* [TASKS TO COMPLETE]
1: In the merchandising article, reproduce everything from "Even with a" down to "inside the zone." without changing a word.
2: According to the merchandising article, how many products does Zone 1 hold, and what is its focus?

* [ARTICLE]
Product type. This is the core, unambiguous classification. A product has exactly one type - it cannot be two types at the same time.
Browsing category. This is navigation. A product of one type can appear in multiple browsing categories, because categories are built for different browsing and marketing scenarios.

My algorithm uses product types as the ranking unit, not browsing categories and not abstract groupings. Type is clearer and more stable: I compare “apples to apples” within a type.

Browsing categories are a navigation layer, not the foundation of statistical ranking.

Why I do not average across groups

Per-product statistics are usually sparse. Many products sell rarely, and traffic is uneven.

A tempting idea is to average signals across groups (brand, price band, category) and apply the group estimate back to each product. In merchandising, that often produces wrong conclusions:

groups mix different intents, prices, and traffic quality
one strong product can dominate a group and hide weak ones
a group can look good statistically while a specific product behaves differently

So I keep the system product-level and handle sparsity through uncertainty-aware logic plus traffic management (zones and randomness).

Zoning the page

A zone is a controlled block of the listing with a clear purpose. For example:

Zone 1 (above the fold): 6-12 products, focused on proven demand
Zone 2: leaders plus a slice of promising products
Zone 3: a broader mix
Zone 4: controlled exploration for long tail

Zones can also enforce practical constraints: stock, margin, exclusions, diversity (not showing too many near-duplicates), and so on.

Simple randomness inside zones

Even with a good zone composition, a fixed order creates problems: top positions capture all exposure, lower positions do not collect data, and the system stops learning.

In my implementation the randomness is simple: within a block (or within equal-ranking conditions) I shuffle the order randomly. No anchors, no extra constraints, no additional sampling inside the zone.

This randomness provides:

natural rotation
data collection for items below the very top
protection from “eternal number one” behavior

Moving time window

To avoid dragging old history and to adapt automatically to current demand, I compute statistics only over the last N days.

* [RAW DATA]
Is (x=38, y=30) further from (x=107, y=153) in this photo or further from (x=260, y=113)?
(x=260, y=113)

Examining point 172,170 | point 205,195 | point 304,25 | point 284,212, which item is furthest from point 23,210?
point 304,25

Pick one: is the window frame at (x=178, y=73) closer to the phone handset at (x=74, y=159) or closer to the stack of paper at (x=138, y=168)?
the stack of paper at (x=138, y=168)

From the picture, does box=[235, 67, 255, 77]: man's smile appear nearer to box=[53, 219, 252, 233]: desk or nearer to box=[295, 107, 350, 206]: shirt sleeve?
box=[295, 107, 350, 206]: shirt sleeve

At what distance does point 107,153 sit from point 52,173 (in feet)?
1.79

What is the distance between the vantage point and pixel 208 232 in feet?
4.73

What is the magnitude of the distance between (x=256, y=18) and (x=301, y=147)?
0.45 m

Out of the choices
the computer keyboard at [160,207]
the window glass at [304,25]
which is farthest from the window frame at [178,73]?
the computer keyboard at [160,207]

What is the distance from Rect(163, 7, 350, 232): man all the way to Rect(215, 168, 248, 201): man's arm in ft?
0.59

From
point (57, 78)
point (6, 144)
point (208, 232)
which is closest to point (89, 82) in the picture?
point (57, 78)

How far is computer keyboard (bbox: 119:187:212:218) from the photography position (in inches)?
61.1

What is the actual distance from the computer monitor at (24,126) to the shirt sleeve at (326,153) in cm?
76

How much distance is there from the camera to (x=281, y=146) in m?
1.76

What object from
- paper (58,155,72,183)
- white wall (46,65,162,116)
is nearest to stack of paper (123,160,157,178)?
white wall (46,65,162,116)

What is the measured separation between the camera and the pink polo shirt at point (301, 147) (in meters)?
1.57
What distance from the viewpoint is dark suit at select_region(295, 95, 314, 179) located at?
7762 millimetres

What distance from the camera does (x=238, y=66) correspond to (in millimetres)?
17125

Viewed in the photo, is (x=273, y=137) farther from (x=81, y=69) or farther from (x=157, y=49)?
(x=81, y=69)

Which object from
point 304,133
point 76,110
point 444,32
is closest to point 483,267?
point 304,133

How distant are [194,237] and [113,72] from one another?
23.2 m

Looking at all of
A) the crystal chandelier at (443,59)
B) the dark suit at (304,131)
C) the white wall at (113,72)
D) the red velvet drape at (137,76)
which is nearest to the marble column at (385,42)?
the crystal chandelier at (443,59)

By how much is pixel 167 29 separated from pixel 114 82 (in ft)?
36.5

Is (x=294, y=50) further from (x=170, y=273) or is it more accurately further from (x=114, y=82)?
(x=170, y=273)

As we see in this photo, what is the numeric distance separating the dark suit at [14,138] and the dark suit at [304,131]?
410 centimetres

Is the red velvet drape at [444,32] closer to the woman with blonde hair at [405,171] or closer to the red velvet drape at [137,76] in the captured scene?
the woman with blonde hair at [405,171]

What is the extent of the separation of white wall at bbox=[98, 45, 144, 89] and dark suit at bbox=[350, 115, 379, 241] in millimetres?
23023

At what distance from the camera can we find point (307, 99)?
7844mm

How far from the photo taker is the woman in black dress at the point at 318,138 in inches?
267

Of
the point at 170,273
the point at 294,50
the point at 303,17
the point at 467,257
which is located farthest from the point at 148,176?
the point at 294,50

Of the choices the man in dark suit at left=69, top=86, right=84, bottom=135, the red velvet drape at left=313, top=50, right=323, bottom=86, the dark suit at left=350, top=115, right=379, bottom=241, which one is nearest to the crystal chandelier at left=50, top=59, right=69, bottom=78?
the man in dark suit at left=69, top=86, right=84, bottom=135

* [THE SOLUTIONS]
1:
Even with a good zone composition, a fixed order creates problems: top positions capture all exposure, lower positions do not collect data, and the system stops learning.

In my implementation the randomness is simple: within a block (or within equal-ranking conditions) I shuffle the order randomly. No anchors, no extra constraints, no additional sampling inside the zone.

2: Zone 1 holds 6-12 products, focused on proven demand.